Sideloading is the process of installing apps on a device without using the official app store. For example, Android users can download APK files from websites and install them on their phones, bypassing the Google Play Store. Sideloading has been a feature of Android since its inception, but it has never been possible on iOS devices including iPhones, until now.
The team at 9to5 Mac spotted a new public framework called “Managed App Distribution” in the iOS 17.2 beta code which was released quite recently for those enrolled into the beta program of iOS. The API has basic controls for downloading, installing, and even updating apps from external sources.
However, on the other hand, Apple has published new documentation for the ManagedAppDistribution API on its website confirming that it is primarily intended as an MDM solution which allows installation of enterprise apps. The publication still claims that it could be used for other purposes, such as sideloading of apps or creation of new app stores.
What could it mean for Apple?
For context, the European Union passed the Digital Markets Act (DMA) back last year which restricts big tech companies from using their advantages to undermine competition. One of the requirements of the DMA is that users can install any apps they want from third-party sources.
While the act is already in place, Apple requested for more time to implement it as it claimed that its systems aren’t ready yet. The EU accepted Apple’s request on one condition where the feature would be introduced no later than the iOS 17.2 update which should arrive in early 2024.
Previous reports also corroborate the new development which stated that Apple has begun developing groundwork for sideloading of apps in iOS 17. Now, if Apple has to comply with the rules laid by EU, then allowing sideloading of apps would actually mean that the company would be giving up on a considerable amount of revenue it gains from the developers.
That is because Apple currently takes a 15% to 30% commission from all the purchases or in-app purchases of all applications that are present on the App Store.
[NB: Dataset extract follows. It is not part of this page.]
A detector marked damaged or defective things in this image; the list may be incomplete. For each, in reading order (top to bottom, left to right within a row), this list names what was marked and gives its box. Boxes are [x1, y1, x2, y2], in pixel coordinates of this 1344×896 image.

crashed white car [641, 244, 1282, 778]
Sideloading would mean that Apps will have their own payment gateways and other framework that would not allow Apple to gain revenue from the makers of the app.
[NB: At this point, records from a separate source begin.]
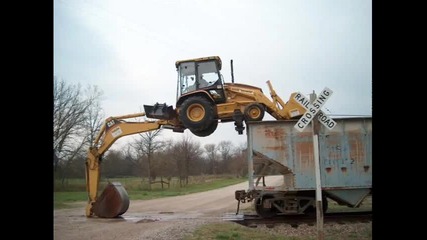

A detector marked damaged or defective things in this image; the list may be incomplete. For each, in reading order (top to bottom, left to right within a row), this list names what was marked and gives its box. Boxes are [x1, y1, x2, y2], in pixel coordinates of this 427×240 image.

rusted metal surface [92, 183, 129, 218]
rusty hopper rail car [236, 117, 372, 218]
rusted metal surface [246, 117, 372, 205]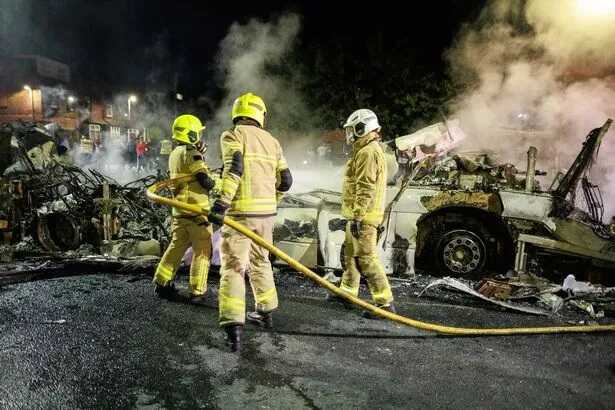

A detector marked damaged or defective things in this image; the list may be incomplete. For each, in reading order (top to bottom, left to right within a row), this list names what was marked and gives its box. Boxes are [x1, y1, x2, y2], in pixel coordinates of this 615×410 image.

fire damage [0, 120, 170, 284]
burned car [274, 117, 615, 280]
burned vehicle [274, 119, 615, 282]
fire damage [274, 120, 615, 318]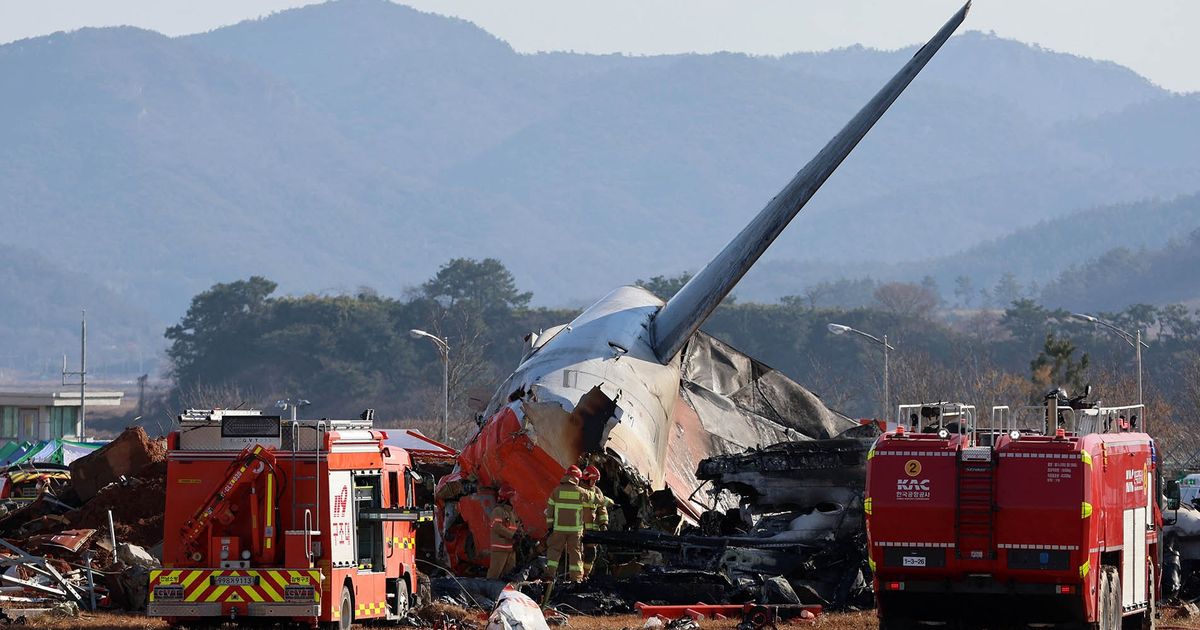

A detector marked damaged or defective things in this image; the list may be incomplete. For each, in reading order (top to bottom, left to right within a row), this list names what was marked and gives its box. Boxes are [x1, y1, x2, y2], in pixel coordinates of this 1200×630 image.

crashed airplane [436, 2, 972, 572]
If Apple decides to against the EU’s rules, then the regulatory body could impose huge periodic fines on the company. Apple would be risking huge financial losses and potential regulatory interventions if it decides to go against the EU’s DMA act. It would also damage its reputation and trust among its customers, developers, and partners in the EU.
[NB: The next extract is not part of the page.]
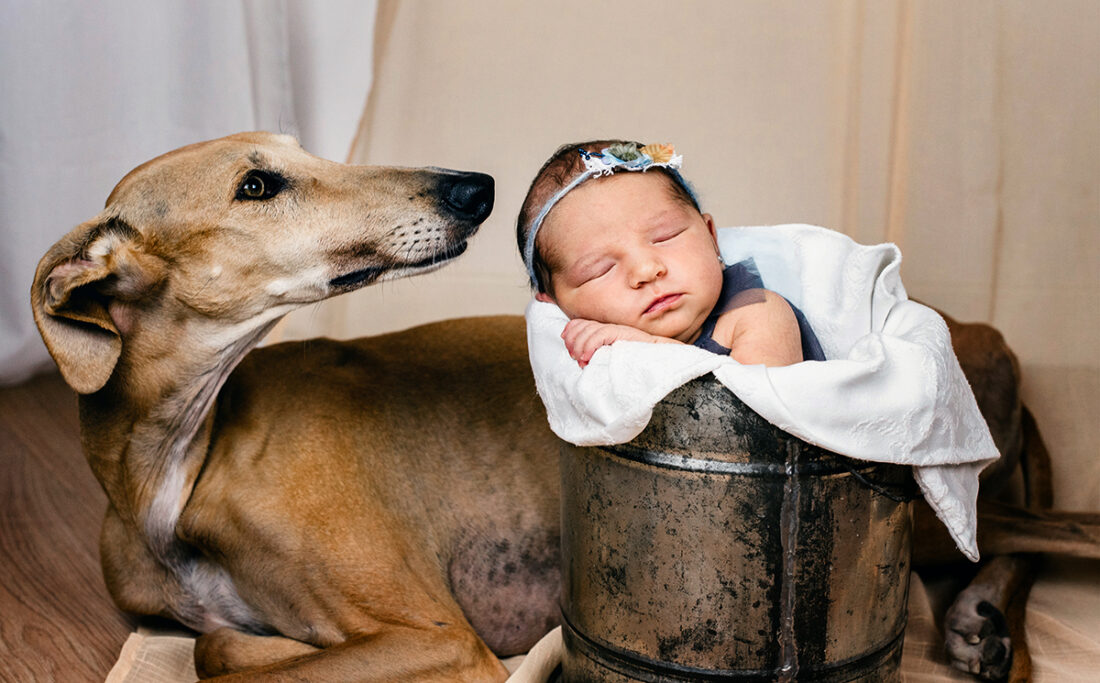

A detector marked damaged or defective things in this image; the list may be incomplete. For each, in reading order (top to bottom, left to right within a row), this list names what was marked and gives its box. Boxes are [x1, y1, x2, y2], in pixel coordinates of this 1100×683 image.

rusty metal bucket [558, 376, 910, 677]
Not only that, but EU could entirely stop sales of Apple’s products in Europe, which would further hurt the brand in a major way. Apple definitely won’t be taking that risk and we think it would definitely comply with what EU wants, even though the company would argue that allowing sideloading of apps would be a potential invite to security breaches and the privacy of the user, something Apple is known for keeping at the top of its priority list.
What could it mean for Android?
While it does have its drawbacks, allowing for sideloading of apps could also result in a potentially positive move for Apple. Sideloading on iPhones could reduce the appeal of Android for some users who value the freedom and flexibility of installing apps from any source. Android has long been known for its openness and customization, while iOS has been seen as more restrictive and uniform.
Sideloading on iPhone could narrow this gap and make iOS more attractive for users who want to try new or alternative apps that are not available on the App Store. In addition, sideloading on iPhones could also benefit Android by increasing the competition and innovation in the mobile app market. It could enable more developers to create and distribute apps for both platforms, without having to comply with the rules and fees of the App Store or the Play Store.
It may also allow more apps to work on both platforms seamlessly, meaning users won’t have to worry about data transfer of that particular app if they want to make a switch from Android to iOS or vice versa. Further, it may allow certain Android exclusive apps to make their way to iOS, making it possible for iPhone users to try their favourite Android apps.
Sideloading on iPhone is a significant change for the iOS ecosystem, and it could have various implications for Android and the mobile app industry. Whether it will be a positive or negative change remains to be seen, as it will depend on how users and developers will adopt and use this feature.